When we are triggered, the story is launched. We inhabit the story, and our emotional energy becomes a looping mental boomerang, activating us emotionally by the internal story repetition yet suppressing the release of old emotional pain. The story is the mechanism by which we emotionally abandon ourselves in a mistaken attempt to manage overwhelming feelings states. The story separates us from the emotions of our wounded parts. That is the function of the story, to make sure we don’t feel those feelings. Those feeling states do not go away when we flee into the story. It is a temporary reprieve.

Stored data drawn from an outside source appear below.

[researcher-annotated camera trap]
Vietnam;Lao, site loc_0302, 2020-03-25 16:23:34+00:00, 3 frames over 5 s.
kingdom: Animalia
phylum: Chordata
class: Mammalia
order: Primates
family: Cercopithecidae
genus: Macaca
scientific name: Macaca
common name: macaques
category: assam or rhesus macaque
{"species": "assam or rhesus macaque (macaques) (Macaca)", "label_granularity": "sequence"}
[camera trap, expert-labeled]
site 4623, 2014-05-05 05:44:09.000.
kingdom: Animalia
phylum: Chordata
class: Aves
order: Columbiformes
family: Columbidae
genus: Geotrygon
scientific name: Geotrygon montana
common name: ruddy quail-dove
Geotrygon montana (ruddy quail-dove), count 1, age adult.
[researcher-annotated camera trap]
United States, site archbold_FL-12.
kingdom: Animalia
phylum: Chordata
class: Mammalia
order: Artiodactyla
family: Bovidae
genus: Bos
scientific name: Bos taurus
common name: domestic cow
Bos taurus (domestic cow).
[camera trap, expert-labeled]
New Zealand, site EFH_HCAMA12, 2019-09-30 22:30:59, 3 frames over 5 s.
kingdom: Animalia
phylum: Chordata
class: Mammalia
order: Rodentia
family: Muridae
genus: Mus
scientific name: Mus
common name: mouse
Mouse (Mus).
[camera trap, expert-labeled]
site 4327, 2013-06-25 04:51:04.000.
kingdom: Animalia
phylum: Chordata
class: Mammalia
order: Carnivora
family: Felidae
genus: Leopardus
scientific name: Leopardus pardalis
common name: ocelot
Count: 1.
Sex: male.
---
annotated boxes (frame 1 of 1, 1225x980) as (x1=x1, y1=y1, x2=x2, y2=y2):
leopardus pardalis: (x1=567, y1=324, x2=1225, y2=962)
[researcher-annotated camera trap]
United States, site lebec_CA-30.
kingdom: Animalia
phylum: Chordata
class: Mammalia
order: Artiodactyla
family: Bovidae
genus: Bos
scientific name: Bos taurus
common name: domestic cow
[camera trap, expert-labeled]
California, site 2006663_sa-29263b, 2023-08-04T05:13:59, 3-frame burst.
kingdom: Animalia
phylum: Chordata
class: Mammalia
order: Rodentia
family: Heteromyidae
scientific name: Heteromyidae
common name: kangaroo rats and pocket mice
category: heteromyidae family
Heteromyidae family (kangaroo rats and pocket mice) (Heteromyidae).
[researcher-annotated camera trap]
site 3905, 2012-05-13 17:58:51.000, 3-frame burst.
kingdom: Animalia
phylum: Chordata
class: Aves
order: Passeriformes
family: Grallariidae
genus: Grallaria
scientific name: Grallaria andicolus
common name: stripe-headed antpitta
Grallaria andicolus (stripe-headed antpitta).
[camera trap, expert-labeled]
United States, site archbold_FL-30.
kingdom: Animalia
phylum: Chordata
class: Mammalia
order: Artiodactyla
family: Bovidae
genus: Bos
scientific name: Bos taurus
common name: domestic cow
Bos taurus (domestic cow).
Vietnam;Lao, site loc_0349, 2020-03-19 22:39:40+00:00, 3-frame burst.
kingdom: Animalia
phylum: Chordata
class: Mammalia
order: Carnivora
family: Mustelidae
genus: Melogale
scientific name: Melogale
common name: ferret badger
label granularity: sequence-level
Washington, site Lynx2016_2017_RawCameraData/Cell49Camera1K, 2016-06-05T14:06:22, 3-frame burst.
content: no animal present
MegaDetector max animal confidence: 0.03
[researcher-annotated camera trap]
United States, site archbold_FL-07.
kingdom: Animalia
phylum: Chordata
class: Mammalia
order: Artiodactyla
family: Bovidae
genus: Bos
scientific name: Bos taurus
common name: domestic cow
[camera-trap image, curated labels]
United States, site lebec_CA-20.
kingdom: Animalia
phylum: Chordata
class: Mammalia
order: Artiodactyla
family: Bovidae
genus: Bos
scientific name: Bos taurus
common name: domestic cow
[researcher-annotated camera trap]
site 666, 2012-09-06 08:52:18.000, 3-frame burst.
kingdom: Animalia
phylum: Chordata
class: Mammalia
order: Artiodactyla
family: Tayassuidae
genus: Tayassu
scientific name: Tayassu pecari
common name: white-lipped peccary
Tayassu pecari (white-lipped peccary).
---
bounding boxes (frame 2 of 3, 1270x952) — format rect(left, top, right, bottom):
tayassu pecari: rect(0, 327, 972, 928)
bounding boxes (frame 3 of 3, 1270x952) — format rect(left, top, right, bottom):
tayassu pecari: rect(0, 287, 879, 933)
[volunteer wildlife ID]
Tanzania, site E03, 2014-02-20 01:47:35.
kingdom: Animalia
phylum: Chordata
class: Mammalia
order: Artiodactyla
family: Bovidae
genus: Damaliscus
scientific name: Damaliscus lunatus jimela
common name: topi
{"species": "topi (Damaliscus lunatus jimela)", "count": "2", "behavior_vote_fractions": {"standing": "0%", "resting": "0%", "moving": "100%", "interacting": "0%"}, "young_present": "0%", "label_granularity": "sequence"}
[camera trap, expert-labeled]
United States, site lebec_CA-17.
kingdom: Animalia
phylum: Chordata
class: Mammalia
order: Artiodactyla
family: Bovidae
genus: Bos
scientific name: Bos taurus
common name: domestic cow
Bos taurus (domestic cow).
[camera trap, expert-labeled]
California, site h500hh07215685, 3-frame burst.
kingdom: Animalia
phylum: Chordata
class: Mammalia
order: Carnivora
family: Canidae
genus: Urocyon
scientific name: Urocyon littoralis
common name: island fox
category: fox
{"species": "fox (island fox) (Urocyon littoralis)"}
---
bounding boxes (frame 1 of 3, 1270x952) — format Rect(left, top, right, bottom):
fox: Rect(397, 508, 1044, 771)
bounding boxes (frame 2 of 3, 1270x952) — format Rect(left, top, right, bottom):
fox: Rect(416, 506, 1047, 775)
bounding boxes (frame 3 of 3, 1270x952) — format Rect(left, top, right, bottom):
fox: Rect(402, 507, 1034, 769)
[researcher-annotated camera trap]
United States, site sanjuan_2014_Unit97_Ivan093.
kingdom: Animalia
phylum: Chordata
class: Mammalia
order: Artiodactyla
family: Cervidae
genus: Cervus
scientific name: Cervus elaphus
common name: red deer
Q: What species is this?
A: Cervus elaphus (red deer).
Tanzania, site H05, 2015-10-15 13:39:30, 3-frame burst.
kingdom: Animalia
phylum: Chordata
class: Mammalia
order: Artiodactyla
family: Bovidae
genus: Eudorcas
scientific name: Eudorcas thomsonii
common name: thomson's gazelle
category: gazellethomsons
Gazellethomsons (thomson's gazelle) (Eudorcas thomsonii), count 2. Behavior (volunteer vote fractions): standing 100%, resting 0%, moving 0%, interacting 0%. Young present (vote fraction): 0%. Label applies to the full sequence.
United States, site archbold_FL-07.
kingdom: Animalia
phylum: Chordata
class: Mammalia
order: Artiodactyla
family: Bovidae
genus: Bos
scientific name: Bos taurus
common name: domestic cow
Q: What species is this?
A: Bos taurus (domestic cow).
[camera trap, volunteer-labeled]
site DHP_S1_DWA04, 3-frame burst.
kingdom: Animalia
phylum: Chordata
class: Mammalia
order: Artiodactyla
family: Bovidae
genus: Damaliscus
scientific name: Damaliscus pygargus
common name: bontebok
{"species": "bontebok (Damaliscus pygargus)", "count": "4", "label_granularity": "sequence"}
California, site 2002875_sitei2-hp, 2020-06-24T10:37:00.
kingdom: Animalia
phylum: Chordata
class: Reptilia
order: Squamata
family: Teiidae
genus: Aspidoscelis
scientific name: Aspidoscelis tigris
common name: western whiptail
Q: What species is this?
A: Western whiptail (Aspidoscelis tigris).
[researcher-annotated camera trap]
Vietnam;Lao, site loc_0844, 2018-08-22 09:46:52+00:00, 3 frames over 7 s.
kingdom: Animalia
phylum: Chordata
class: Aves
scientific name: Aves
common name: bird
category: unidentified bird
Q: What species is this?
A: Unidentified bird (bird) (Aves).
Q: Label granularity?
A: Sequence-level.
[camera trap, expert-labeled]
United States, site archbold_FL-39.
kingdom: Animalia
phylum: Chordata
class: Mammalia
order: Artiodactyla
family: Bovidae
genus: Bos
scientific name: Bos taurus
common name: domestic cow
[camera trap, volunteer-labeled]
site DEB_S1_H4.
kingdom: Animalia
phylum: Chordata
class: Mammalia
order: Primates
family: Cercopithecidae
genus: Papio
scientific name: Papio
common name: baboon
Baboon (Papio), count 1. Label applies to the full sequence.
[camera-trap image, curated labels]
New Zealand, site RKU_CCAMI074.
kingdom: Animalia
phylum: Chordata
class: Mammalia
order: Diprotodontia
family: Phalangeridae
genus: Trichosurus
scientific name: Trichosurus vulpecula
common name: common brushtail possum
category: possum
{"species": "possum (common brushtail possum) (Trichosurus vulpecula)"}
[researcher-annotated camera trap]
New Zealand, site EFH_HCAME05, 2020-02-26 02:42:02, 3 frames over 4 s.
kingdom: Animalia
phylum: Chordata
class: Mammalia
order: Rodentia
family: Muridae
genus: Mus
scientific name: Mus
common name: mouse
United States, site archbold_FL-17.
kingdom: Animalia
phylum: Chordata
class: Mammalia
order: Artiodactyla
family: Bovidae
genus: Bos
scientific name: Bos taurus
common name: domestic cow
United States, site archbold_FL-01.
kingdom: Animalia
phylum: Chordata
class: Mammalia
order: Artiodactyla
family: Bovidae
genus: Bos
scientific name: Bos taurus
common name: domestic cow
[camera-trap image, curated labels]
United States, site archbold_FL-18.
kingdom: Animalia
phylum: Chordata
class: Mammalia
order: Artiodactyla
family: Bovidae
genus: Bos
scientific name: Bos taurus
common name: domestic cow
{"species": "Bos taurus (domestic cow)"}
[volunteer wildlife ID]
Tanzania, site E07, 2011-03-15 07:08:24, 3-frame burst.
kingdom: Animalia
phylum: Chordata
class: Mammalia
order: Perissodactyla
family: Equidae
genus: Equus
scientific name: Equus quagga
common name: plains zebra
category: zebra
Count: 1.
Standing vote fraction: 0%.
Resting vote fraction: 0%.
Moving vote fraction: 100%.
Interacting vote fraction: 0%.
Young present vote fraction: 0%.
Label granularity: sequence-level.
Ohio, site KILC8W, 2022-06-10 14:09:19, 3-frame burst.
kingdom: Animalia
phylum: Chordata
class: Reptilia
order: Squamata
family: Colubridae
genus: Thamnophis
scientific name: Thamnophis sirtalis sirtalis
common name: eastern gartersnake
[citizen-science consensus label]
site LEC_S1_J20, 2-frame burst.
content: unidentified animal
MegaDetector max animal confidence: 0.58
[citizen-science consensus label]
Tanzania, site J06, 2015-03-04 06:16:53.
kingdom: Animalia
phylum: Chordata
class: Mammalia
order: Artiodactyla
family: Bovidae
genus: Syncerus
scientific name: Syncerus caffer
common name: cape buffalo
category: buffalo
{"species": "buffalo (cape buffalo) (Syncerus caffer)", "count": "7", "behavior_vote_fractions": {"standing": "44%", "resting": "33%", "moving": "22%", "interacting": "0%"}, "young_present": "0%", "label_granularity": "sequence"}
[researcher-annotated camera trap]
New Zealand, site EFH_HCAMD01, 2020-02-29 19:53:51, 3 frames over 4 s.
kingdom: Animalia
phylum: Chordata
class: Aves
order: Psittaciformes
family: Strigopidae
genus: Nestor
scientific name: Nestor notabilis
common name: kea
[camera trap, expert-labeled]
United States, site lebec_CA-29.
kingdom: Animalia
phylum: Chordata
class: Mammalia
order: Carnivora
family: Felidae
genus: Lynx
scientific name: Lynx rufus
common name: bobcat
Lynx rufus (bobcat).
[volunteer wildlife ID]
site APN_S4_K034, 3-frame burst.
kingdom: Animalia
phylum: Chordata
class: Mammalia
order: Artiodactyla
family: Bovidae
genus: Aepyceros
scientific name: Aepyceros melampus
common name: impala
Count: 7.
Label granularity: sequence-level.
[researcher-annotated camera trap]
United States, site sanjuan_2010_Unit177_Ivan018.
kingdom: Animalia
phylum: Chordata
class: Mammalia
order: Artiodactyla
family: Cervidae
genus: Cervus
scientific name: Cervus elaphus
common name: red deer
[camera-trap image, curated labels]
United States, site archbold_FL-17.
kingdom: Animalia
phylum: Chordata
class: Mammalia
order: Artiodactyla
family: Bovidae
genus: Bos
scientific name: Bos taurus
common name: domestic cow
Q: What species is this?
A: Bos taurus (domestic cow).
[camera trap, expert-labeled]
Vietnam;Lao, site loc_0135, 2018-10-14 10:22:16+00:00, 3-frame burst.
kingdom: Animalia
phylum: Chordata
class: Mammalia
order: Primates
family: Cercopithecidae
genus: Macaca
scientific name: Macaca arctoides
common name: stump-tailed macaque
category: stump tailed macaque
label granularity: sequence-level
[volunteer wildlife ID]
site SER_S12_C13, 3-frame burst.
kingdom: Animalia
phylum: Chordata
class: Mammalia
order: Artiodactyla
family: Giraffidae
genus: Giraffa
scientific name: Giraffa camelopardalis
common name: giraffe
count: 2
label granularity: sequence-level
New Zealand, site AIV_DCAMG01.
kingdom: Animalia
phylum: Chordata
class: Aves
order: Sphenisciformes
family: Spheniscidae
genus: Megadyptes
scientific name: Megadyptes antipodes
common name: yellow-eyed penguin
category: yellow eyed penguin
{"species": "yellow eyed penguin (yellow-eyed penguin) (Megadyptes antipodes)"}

The only way to “get rid of” overwhelming emotions is to identify them and release them. Body-based modalities like deep pressure touch & tapping (see videos on this website), exercise, and moving meditations (https://cmbm.org/thetransformation/resources/) are excellent modalities to facilitate the release of overwhelming emotional states.

STEPS TO REDUCE EMOTIONAL OVERWHELM IN THE MOMENT

  1. Get to a safe place, preferably alone or with a trusted companion;
  2. Begin to breathe as deeply and slowly as possible, make your tummy extend as you inhale;
  3. Identify the emotion if you can, and tell yourself the truth about the feeling “I have a lot of grief” or “I feel really angry” while continuing to slowly and deeply breathe;
  4. Identify the part of you having those feelings and the part of you noticing and witnessing; let your self-talk be kind and caring;
  5. Continue breathing deeply, and imagine yourself breathing out those overwhelming feelings, while declaring:
    • I release this shame (pain, fear, confusion). It does not belong to me. I will not carry it anymore
  6. Place your hands over your heart and allow the warmth of your hands to flow into your heart, meeting the real need for emotional attunement and care.

These steps can be repeated countless times, every time we are triggered. When we can meet our emotional wounds with kindness and care instead of “the story” AKA self-abandonment, we meet more of our unmet need. The more we meet the unmet need, the more we can affect change in our lives. There is nothing to stand in our way.


Hay, Louise L. (1982) Heal Your Body: The Mental Causes for Physical Illness and the Way to Overcome Them. Hay House: Carlsbad CA.